| Task objective |
Return, unchanged, the lines of the listing below from the one containing "How far from the observer's" through the end of the listing, including both of those lines.

| Spatial reasoning question data |
▼

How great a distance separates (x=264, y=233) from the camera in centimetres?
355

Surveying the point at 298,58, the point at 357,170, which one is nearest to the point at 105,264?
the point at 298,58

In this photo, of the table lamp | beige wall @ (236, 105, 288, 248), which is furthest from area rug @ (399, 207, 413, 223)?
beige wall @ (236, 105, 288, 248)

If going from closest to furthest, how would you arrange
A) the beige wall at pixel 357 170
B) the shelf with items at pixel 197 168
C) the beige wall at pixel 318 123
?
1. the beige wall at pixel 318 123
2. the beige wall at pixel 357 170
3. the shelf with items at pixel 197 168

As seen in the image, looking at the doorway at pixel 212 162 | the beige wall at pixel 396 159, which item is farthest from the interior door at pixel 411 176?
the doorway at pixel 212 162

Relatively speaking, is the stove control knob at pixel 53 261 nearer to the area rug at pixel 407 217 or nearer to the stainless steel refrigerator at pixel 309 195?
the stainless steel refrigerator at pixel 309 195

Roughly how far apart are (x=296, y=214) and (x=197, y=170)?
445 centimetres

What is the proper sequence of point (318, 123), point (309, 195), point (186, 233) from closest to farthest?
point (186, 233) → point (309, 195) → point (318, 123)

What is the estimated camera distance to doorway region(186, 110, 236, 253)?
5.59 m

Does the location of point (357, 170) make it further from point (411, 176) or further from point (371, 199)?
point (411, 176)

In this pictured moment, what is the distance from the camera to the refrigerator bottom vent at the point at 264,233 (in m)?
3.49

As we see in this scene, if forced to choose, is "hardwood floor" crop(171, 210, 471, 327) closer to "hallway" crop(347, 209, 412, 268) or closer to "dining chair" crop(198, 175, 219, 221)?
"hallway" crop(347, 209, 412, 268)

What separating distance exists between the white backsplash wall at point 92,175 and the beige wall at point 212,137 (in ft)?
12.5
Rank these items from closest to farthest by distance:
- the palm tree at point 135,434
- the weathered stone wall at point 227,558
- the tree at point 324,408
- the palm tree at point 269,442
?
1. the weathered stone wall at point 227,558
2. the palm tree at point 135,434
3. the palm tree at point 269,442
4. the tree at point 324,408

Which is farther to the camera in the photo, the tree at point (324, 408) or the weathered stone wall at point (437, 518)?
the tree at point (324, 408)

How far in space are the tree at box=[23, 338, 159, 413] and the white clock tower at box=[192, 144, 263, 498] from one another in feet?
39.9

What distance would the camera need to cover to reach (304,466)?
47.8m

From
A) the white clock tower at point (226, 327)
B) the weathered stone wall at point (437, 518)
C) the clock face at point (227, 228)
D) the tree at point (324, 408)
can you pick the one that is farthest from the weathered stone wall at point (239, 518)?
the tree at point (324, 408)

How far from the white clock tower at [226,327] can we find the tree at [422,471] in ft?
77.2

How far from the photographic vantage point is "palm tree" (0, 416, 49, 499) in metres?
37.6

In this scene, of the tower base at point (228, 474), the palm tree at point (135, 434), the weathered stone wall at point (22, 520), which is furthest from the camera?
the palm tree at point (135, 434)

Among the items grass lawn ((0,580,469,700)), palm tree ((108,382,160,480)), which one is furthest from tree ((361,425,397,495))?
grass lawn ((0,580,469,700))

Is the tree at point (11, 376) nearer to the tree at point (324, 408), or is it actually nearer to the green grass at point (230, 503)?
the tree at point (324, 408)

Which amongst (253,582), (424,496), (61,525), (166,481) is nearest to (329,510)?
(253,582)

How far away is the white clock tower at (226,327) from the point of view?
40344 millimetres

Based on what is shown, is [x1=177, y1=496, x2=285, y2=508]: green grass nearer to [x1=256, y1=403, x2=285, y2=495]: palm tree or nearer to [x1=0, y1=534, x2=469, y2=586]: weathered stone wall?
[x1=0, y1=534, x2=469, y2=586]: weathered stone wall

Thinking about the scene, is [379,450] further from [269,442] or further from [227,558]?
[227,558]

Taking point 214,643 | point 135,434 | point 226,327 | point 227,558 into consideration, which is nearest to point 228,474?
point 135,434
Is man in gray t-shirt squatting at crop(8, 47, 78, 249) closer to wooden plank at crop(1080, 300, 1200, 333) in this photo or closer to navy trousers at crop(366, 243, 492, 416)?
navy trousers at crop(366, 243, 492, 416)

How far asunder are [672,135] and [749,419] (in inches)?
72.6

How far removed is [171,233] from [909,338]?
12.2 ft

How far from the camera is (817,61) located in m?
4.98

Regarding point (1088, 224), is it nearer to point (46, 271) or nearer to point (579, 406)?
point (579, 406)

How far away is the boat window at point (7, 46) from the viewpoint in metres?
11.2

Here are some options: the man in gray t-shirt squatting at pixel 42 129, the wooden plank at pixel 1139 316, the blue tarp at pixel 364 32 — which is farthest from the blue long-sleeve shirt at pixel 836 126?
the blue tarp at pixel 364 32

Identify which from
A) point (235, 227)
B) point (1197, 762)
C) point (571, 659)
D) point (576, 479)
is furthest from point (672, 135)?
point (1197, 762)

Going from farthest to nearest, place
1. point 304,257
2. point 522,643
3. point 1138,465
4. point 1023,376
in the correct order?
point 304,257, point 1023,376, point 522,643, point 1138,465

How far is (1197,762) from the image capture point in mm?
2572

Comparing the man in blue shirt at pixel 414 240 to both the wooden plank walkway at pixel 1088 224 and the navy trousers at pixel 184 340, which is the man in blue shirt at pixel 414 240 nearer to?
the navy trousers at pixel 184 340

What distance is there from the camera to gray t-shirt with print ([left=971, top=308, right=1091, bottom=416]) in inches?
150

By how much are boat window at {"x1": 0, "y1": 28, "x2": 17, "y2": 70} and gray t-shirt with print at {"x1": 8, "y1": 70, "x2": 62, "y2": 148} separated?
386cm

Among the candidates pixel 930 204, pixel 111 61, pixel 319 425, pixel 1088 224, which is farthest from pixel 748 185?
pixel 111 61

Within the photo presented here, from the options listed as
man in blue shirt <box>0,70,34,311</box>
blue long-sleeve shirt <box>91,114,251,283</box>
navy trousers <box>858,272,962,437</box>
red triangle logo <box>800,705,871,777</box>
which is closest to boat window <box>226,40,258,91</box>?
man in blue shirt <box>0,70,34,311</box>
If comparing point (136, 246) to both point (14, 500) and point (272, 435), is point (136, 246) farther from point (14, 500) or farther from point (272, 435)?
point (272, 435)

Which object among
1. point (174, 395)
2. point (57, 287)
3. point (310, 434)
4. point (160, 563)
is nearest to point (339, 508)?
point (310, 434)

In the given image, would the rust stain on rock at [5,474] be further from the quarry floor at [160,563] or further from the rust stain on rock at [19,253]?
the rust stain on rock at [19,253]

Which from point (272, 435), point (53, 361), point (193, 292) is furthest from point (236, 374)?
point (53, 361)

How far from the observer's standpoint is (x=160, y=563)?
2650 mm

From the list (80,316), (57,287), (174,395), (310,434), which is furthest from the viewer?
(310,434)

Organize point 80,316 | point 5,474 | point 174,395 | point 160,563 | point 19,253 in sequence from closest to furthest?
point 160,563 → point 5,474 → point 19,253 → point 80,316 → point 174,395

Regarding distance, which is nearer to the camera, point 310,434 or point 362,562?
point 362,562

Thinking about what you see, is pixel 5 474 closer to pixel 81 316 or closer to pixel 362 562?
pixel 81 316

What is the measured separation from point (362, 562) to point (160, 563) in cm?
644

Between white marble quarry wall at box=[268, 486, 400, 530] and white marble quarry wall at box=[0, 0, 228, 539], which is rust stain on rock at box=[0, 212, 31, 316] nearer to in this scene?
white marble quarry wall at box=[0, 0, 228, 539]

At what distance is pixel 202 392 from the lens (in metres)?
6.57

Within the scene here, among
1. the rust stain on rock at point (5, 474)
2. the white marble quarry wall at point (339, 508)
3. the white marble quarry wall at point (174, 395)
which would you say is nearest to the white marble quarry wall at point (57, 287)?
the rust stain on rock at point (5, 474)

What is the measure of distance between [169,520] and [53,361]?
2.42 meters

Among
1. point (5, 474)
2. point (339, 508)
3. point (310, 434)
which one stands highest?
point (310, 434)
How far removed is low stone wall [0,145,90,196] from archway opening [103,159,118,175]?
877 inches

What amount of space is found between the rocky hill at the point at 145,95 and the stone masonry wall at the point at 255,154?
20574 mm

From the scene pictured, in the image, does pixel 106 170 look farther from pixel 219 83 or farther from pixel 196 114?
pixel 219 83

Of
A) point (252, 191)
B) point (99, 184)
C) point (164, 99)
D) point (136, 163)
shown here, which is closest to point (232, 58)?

▲

| Solution to this exercise |
How far from the observer's standpoint is (x=160, y=563)?
2650 mm

From the list (80,316), (57,287), (174,395), (310,434), which is furthest from the viewer?
(310,434)

Organize point 80,316 | point 5,474 | point 174,395 | point 160,563 | point 19,253 in sequence from closest to furthest?
point 160,563 → point 5,474 → point 19,253 → point 80,316 → point 174,395

Regarding distance, which is nearer to the camera, point 310,434 or point 362,562?
point 362,562

Thinking about what you see, is pixel 5 474 closer to pixel 81 316 or closer to pixel 362 562?
pixel 81 316

What is the measured separation from point (362, 562) to point (160, 563) in cm?
644

Between white marble quarry wall at box=[268, 486, 400, 530] and white marble quarry wall at box=[0, 0, 228, 539], which is rust stain on rock at box=[0, 212, 31, 316] nearer to in this scene?
white marble quarry wall at box=[0, 0, 228, 539]

At what distance is pixel 202 392 from the lens (in metres)?
6.57

Within the scene here, among
1. the rust stain on rock at point (5, 474)
2. the white marble quarry wall at point (339, 508)
3. the white marble quarry wall at point (174, 395)
which would you say is nearest to the white marble quarry wall at point (57, 287)?
the rust stain on rock at point (5, 474)

What is the measure of distance between [169,520] and [53,361]?
2.42 meters

Among
1. point (5, 474)
2. point (339, 508)
3. point (310, 434)
which one stands highest?
point (310, 434)
How far removed is low stone wall [0,145,90,196] from archway opening [103,159,118,175]?
877 inches

What amount of space is found between the rocky hill at the point at 145,95 and the stone masonry wall at the point at 255,154?
20574 mm

From the scene pictured, in the image, does pixel 106 170 look farther from pixel 219 83 or farther from pixel 196 114?
pixel 219 83

Of
A) point (252, 191)
B) point (99, 184)
C) point (164, 99)
D) point (136, 163)
shown here, which is closest to point (232, 58)?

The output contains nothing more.